ASIC has announced that it has extended its temporary ban on covered short selling of securities on the S&P/ASX 200 Financials and securities issued by Wesfarmers Limited, The Rock Building Society Limited, Wide Bay Australia Limited, Futuris Corporation Limited and Calliden Group Limited (Financial Securities) to 31 May 2009.
Background
The ban on covered short selling was originally implemented on 22 September 2008 and was lifted in relation to non-financial securities on 19 November 2008. The ban on covered short selling of Financial Securities was due to expire on 27 January 2009, however, ASIC extended the ban to 6 March 2009, citing increased volatility in financial and banking stocks overseas as the main reason for its decision.
Further extension
ASIC has now extended the ban to 31 May 2009, pursuant to its review of the continued volatility in overseas financial markets and potential damage from predatory practices. ASIC has acknowledged that the extension of the ban may result in loss of market efficiency or price discovery, but stated that this is justified in light of the current market circumstances and in its pursuit of market stability.
Covered short selling of non-financial securities is still permitted, and gross short sales must continue to be reported daily. The ban on naked short selling also remains in place.

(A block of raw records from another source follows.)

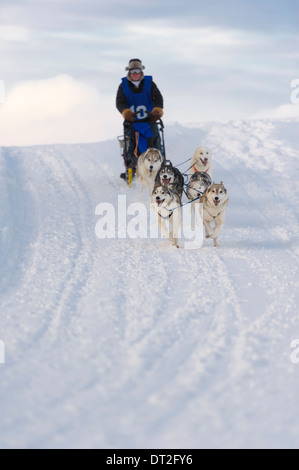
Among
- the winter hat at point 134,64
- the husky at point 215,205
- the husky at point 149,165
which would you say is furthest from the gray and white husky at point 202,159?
the husky at point 215,205

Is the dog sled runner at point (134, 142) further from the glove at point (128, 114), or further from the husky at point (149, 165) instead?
the husky at point (149, 165)

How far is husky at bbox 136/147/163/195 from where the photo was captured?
7.02 m

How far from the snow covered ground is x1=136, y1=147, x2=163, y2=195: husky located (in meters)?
0.78

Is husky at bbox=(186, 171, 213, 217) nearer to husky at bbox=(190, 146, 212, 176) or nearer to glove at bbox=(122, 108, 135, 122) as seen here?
husky at bbox=(190, 146, 212, 176)

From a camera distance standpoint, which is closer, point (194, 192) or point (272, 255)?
point (272, 255)

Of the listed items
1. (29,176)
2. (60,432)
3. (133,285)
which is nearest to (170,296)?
(133,285)

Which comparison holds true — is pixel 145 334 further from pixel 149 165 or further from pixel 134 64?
pixel 134 64

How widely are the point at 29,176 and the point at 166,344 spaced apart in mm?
5656

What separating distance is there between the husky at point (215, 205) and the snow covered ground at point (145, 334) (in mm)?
227

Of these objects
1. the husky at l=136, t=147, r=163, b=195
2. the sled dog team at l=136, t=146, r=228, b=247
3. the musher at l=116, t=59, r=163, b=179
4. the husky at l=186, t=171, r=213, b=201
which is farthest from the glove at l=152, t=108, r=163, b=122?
the husky at l=186, t=171, r=213, b=201

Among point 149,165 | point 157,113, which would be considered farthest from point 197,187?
point 157,113

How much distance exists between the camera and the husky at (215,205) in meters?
5.25

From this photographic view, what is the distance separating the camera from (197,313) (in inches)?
146

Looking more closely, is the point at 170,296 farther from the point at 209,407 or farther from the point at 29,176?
the point at 29,176
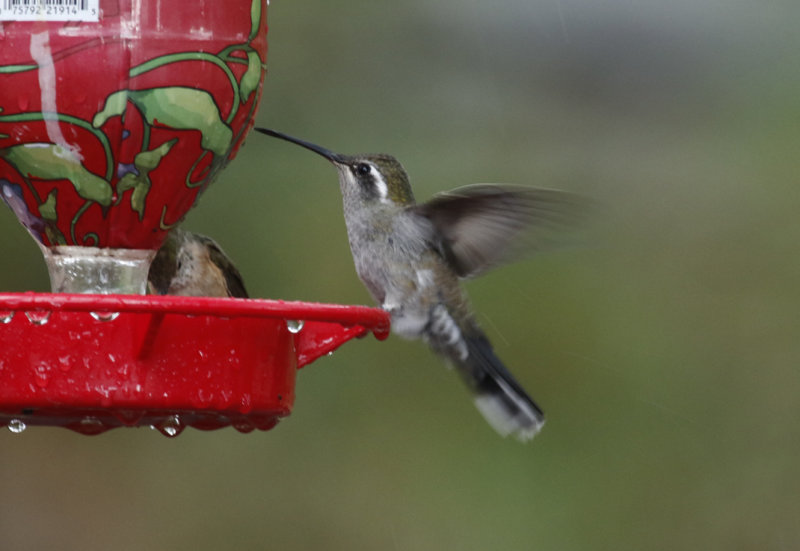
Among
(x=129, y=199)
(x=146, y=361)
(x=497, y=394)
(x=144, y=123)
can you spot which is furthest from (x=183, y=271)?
(x=497, y=394)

Criticism of the short selling ban
ASIC’s decision to extend the short selling ban has been widely criticised as a creation of artificial barriers in the market. Given that the ban applies only to the Financial Securities, it has been argued that ASIC is forcing short sellers to focus on the other securities in the market.
The ban has also been labelled as a failure to provide price support, as since the ban on non-financial securities was lifted, the Australian market has fallen 14.3% and the four biggest Australian banks, National Australia Bank, Commonwealth Bank, Westpac Banking Corporation and Australia and New Zealand Banking Group have also been heavily sold down.
Additional comments
In an address to the ASIC summer school on 3 March 2009, Senator Nick Sherry, the Minister for Superannuation and Corporate Law, announced that the government and ASIC were aware of the use of a range of short selling-like instruments by some participants in the market, and would be monitoring this issue closely. This was reflected in ASIC’s media release dated 5 March 2009, which stated that it would take action against any conduct which sought to circumvent the short selling ban.
In his address, Senator Sherry also indicated that the regulations which are to be made under schedule 3 to the Corporations Amendment (Short Selling) Act 2008 will be released in the near future. These regulations will deal with obligations regarding the disclosure of information relating to short sales, and once they come into force, the disclosure regime set out in ASIC Class Order 08/751 will be withdrawn.